A couple more notes on third basemen this year:
- Long-term for those in keeper leagues, I think Manny Machado has a higher upside than Will Middlebrooks, but I think Middlebrooks has the better 2013 and 2014 seasons. Machado is still so young and it’ll be a couple of years before he begins to really exploit the potential he has.
- A lot of people are disrespecting Kevin Youkilis this season. I think he’s playing for an organization that plays to his strengths and that surrounds him with a very good lineup. His ADP is all the way at 196, but I see his fantasy numbers looking somewhat like 90/22/90/2/.275 if he’s healthy. That hasn’t been the case recently, which I expect is why he’s getting drafted around the 17th round, but if you’re strong in enough other positions, don’t be afraid to “reach” for Youk in the 13th or 14th and nab him as your starter.

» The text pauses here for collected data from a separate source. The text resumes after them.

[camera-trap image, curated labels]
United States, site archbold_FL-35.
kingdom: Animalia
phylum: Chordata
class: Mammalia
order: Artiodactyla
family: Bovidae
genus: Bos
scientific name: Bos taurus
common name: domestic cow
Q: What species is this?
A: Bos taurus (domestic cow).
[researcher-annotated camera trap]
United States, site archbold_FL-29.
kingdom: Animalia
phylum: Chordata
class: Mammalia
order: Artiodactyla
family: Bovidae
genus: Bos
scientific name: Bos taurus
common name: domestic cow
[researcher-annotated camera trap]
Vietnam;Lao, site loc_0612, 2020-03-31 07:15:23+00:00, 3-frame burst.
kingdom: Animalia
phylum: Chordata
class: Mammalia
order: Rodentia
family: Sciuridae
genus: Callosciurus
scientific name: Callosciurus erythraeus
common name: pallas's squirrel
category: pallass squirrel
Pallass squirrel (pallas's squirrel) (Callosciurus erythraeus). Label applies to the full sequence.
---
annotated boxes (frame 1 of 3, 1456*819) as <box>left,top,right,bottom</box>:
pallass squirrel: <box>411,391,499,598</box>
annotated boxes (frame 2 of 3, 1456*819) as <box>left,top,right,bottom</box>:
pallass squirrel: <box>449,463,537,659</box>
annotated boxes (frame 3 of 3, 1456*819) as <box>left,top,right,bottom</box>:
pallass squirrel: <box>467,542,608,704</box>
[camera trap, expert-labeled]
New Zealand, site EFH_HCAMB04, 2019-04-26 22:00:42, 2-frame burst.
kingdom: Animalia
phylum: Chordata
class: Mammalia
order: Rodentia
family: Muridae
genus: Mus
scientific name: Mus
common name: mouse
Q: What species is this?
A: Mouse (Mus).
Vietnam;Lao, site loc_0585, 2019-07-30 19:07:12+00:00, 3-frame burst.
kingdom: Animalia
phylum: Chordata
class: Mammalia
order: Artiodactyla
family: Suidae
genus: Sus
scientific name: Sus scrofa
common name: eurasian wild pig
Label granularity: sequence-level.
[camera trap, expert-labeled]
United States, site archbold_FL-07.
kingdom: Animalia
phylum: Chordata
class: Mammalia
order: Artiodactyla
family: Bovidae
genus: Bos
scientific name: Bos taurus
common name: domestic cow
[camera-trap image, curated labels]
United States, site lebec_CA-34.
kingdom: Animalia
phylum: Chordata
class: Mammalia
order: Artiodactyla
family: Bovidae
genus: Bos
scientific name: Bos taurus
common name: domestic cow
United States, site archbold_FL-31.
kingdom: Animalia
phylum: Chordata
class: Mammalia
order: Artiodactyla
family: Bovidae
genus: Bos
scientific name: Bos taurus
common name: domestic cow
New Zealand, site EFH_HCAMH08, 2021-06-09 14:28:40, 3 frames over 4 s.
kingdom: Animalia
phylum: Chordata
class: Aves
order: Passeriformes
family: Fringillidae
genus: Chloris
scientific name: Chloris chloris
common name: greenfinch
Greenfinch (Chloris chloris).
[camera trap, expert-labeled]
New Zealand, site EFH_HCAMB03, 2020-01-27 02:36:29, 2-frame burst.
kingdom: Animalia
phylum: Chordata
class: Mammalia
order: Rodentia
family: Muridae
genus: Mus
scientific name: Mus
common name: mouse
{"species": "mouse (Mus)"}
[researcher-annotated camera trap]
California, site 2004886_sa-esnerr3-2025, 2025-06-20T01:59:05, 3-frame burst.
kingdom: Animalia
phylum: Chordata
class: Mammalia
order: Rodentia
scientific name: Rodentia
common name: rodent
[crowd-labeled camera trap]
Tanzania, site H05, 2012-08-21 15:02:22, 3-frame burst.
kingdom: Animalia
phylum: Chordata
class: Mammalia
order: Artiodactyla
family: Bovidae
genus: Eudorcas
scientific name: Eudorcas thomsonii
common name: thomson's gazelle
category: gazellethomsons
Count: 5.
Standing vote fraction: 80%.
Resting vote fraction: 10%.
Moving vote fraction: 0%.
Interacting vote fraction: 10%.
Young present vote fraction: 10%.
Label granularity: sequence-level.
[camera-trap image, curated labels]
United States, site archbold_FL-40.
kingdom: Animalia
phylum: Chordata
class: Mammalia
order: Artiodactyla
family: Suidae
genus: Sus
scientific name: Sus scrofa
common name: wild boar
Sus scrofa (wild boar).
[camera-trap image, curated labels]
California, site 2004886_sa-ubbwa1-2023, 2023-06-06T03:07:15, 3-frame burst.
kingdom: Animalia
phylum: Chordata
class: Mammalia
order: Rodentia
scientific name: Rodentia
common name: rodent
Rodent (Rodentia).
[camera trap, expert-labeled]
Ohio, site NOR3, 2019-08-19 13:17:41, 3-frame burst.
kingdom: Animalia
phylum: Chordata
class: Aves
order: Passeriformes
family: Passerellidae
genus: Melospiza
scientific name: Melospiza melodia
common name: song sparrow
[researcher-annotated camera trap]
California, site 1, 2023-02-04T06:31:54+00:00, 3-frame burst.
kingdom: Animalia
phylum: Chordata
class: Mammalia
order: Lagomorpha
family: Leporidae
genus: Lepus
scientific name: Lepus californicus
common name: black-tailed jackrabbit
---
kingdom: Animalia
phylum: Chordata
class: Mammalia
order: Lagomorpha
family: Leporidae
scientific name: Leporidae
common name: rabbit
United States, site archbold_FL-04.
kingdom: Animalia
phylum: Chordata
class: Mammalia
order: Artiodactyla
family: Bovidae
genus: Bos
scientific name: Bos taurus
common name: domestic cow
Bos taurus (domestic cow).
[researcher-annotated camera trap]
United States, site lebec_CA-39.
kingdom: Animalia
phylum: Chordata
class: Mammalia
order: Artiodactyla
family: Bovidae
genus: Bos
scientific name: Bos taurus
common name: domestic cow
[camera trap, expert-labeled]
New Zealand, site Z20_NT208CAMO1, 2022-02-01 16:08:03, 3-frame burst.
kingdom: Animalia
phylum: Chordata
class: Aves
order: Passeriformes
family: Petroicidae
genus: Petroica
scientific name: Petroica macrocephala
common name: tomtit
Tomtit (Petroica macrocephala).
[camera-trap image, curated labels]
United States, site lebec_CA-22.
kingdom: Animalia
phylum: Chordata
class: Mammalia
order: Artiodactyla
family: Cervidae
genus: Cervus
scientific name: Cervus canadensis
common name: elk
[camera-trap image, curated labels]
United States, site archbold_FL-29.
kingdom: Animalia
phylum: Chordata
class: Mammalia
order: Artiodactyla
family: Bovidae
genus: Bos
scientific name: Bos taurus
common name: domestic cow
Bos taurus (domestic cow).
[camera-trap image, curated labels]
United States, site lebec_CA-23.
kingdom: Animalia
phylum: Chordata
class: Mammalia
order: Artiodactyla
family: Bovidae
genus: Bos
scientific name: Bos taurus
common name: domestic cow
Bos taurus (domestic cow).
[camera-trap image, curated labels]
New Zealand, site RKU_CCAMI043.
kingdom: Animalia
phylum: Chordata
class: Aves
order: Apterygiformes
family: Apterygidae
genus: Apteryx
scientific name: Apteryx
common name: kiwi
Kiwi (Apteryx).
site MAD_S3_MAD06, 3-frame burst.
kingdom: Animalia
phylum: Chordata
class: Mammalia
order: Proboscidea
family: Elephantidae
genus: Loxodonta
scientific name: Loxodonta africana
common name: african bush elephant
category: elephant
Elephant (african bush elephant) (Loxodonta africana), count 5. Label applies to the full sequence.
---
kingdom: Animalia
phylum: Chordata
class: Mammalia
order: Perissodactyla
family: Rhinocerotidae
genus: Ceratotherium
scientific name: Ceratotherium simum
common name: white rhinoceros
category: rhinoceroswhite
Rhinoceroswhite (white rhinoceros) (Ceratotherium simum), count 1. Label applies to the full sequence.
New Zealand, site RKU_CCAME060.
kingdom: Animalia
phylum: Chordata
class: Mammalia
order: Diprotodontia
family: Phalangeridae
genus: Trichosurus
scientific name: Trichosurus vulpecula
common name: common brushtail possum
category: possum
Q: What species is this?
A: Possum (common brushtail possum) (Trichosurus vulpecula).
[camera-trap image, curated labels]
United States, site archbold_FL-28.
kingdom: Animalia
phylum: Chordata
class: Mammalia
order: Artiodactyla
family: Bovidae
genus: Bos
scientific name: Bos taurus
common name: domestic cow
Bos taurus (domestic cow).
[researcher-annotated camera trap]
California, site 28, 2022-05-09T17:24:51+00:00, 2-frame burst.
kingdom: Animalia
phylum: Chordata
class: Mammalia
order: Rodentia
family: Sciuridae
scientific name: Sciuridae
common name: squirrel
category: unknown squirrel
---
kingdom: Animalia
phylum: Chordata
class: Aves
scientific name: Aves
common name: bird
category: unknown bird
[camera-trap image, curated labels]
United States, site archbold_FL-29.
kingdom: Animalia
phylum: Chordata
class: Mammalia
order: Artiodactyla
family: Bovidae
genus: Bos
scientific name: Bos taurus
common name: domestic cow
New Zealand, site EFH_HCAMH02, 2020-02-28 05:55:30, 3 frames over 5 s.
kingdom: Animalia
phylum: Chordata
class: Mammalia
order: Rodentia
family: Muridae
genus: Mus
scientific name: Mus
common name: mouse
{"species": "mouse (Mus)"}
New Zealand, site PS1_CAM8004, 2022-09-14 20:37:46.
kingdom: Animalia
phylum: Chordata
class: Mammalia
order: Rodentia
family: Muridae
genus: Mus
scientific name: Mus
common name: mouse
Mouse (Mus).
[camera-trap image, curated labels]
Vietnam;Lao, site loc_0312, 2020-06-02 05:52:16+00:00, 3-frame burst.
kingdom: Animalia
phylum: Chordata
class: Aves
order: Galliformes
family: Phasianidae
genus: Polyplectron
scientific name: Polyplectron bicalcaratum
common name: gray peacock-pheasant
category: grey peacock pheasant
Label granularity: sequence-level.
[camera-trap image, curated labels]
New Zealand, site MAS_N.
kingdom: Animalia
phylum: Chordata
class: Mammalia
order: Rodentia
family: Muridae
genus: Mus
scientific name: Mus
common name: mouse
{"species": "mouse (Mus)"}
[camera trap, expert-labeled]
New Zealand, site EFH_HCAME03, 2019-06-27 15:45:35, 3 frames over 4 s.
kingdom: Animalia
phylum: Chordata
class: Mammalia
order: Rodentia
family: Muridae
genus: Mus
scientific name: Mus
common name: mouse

- Keeper league folks, pay close attention to Rockies stud Nolan Arenado. He’s tearing it up in spring training and could actually come north with the Rockies and begin immediately. He isn’t even getting drafted in a very large majority of the leagues, and even if he’s rushed, could still produce as well as any backup you could find outside the top 20, and you’d have him as a keeper forever. His potential is widely known and he may be asked to reach it sooner rather than later.